##### Source data #####

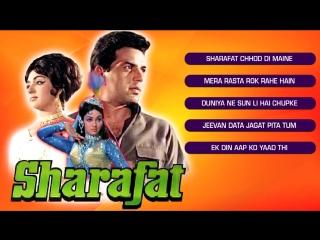 Sharafat 1970 _ Full Video Songs _ Dharmendra, Hema Malini, Ashok Kumar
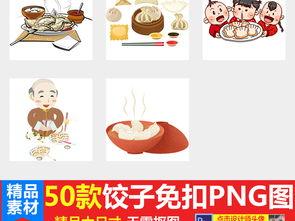 卡通冬至饺子食品海报设计元素免扣素材透明背景图片 模板下载 58.30...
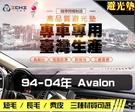 【麂皮】94-04年 Avalon 避光墊 / 台灣製、工廠直營 / avalon避光墊 avalon 避光墊 avalon 麂皮 儀表墊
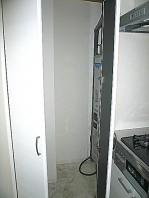 ノア南麻布 キッチン 電気給水器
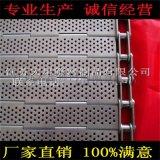 宏星专业供应 链板 不锈钢链板 板式链 做工精细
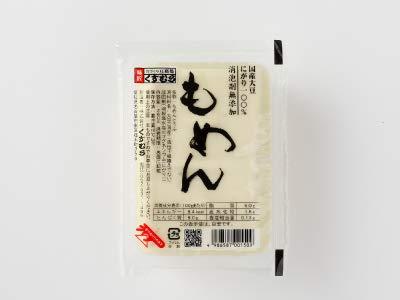 創業大正三年 豆腐づくり一筋 くすむら 消泡剤無添加 木綿豆腐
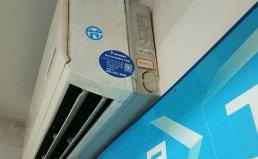 咸阳渭城区三菱空调维修价格与漏水故障等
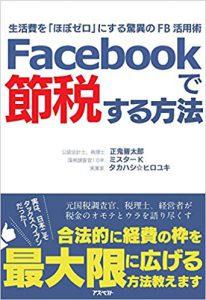 Facebokで節税する方法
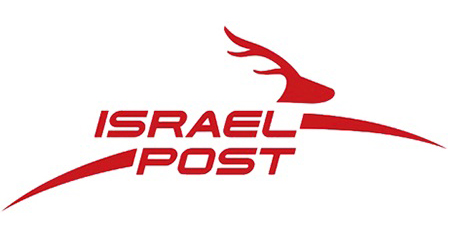 Israel post taxes information.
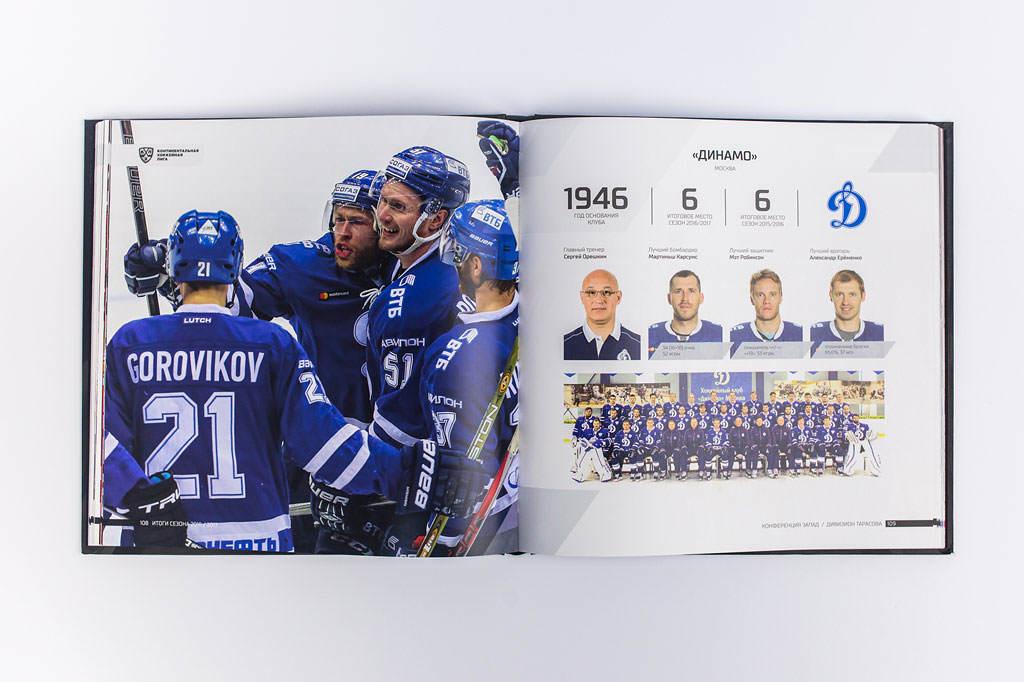 Книга Итоги сезона 2016/2017 МХЛ КХЛ ЖХЛ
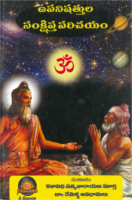 Upanishattula Samkshipta Parichayam Revised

#####

Your objective:
Every entry above needs to be duplicated precisely, and none of the pictures should appear.

Exercise solution:
 Sharafat 1970 _ Full Video Songs _ Dharmendra, Hema Malini, Ashok Kumar
 卡通冬至饺子食品海报设计元素免扣素材透明背景图片 模板下载 58.30...
 【麂皮】94-04年 Avalon 避光墊 / 台灣製、工廠直營 / avalon避光墊 avalon 避光墊 avalon 麂皮 儀表墊
 ノア南麻布 キッチン 電気給水器
 宏星专业供应 链板 不锈钢链板 板式链 做工精细
 創業大正三年 豆腐づくり一筋 くすむら 消泡剤無添加 木綿豆腐
 咸阳渭城区三菱空调维修价格与漏水故障等
 Facebokで節税する方法
 Israel post taxes information.
 Книга Итоги сезона 2016/2017 МХЛ КХЛ ЖХЛ
 Upanishattula Samkshipta Parichayam Revised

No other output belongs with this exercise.